__PAGE EXTRACT__:
┄┄┄┄┄┄┄┄┄┄

You’re blessed when you feel you’ve lost what is most dear to you. Only then can You be embraced by the One most dear to you..” Matthew 5:3–4 MSG

If I could sum up what I have learned this season, it’s this: Jesus can really be enough. This is the season I felt like dear things have been taken away from me..but I guess sometimes, for us to genuinely discover that He is truly enough, we’d have to experience things being taken away from us so that we’d reach the end of ourselves.

This season, I’ve gone through difficult days, but it gets better. It really does…and it’s only because of Jesus. I’ve experienced being delivered and restored, I’ve seen a miracle because I was desperately in NEED of it.

Being at the receiving end of His grace changed the posture of my heart.

I’ve kept this reminder on my journal — “the goal of all of this is to see You..” every battle is an opportunity to see Him, appreciate His nature, experience the fullness of His presence.. and be touched by Him and hear from Him again. It is true that in every season, there is a song that will carry you and move your heart. I have no words for the pain I went through, so I listen to this song and it reminds me that there is a God who patiently deals with me.

Take it all away
’Til all that’s left is You

Take it all away
’Til all that’s left is Your love

You’ll give us the desires of our heart
You’ll give us what to want
You’ll give us what to crave
’Til all that’s left is You
Purify my heart
Create in me a clean heart
’Til all that’s left is You

There’s a cleansing happening now
Lift your hands
There’s a cleansing happening now
The divine surgeon
He’s in the room, oh
Even the things you don’t know that are there
He’s taking it out, but He’s gentle
He’s taking it out with His fire

He’s taking it out with His love, His love, His love
He’s a gentle surgeon
He won’t hurt you

All of this has made me more mindful, more aware, more reverent.

And now, isn’t it wonderful all the ways in which this distress has goaded you closer to God? You’re more alive, more concerned, more sensitive, more reverent, more human, more passionate, more responsible. Looked at from any angle, you’ve come out of this with purity of heart. And that is what I was hoping for in the first place when I wrote the letter. My primary concern was not for the one who did the wrong or even the one wronged, but for you — that you would realize and act upon the deep, deep ties between us before God.

(2 Corinthians 7:11–12 MSG)

How can we experience the reality of Him without being in a place of lack?

How can we experience His comfort without going through the pain?

How can we see His provision without being in a place of need?

How can we value His presence without being shaken?

He pursues radically even when all I’m able to give sometimes are bits and pieces of little acts of trust and surrender. On the flip side, this pursuing love is what moves me to love Him even more. There’s absolutely no condemnation over the things I miss out on. In times when I’ve momentarily chosen the second best, He never scares me that I won’t be able to go back to Him. Instead, He breathes destiny and purpose over my life. He doesn’t fall off of His throne when I decide to hide for a moment or tell Him I’m hurt and afraid. He loves still. He delights in my quiet ‘yes’ and simple offering. He loves to walk with me in the process I’m in. Even if I count the complete cost of my surrender, it’s absolutely nothing compared to what He’s done on the cross.

This is my hope: all that happened this season, whether good or bad, are all part of a greater story He is creating through my life so I can show the world how enough He is. If I say yes to being the salt and light, it means I’ll have to go through all the breaking, so I would understand when others break too.

┄┄┄┄┄┄┄┄┄┄

__YOUR GOAL__: Write out everything in the devotional reflection from "He pursues radically" down to "on the cross.", word for word.

__SUPPLIED MATERIAL__:

┄┄┄┄┄┄┄┄┄┄

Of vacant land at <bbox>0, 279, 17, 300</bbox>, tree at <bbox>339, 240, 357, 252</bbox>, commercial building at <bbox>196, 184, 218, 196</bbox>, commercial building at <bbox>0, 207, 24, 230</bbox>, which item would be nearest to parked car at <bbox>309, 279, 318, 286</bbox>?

┄┄┄┄┄┄┄┄┄┄

__RESPONSE TO THE EXERCISE__:
He pursues radically even when all I’m able to give sometimes are bits and pieces of little acts of trust and surrender. On the flip side, this pursuing love is what moves me to love Him even more. There’s absolutely no condemnation over the things I miss out on. In times when I’ve momentarily chosen the second best, He never scares me that I won’t be able to go back to Him. Instead, He breathes destiny and purpose over my life. He doesn’t fall off of His throne when I decide to hide for a moment or tell Him I’m hurt and afraid. He loves still. He delights in my quiet ‘yes’ and simple offering. He loves to walk with me in the process I’m in. Even if I count the complete cost of my surrender, it’s absolutely nothing compared to what He’s done on the cross.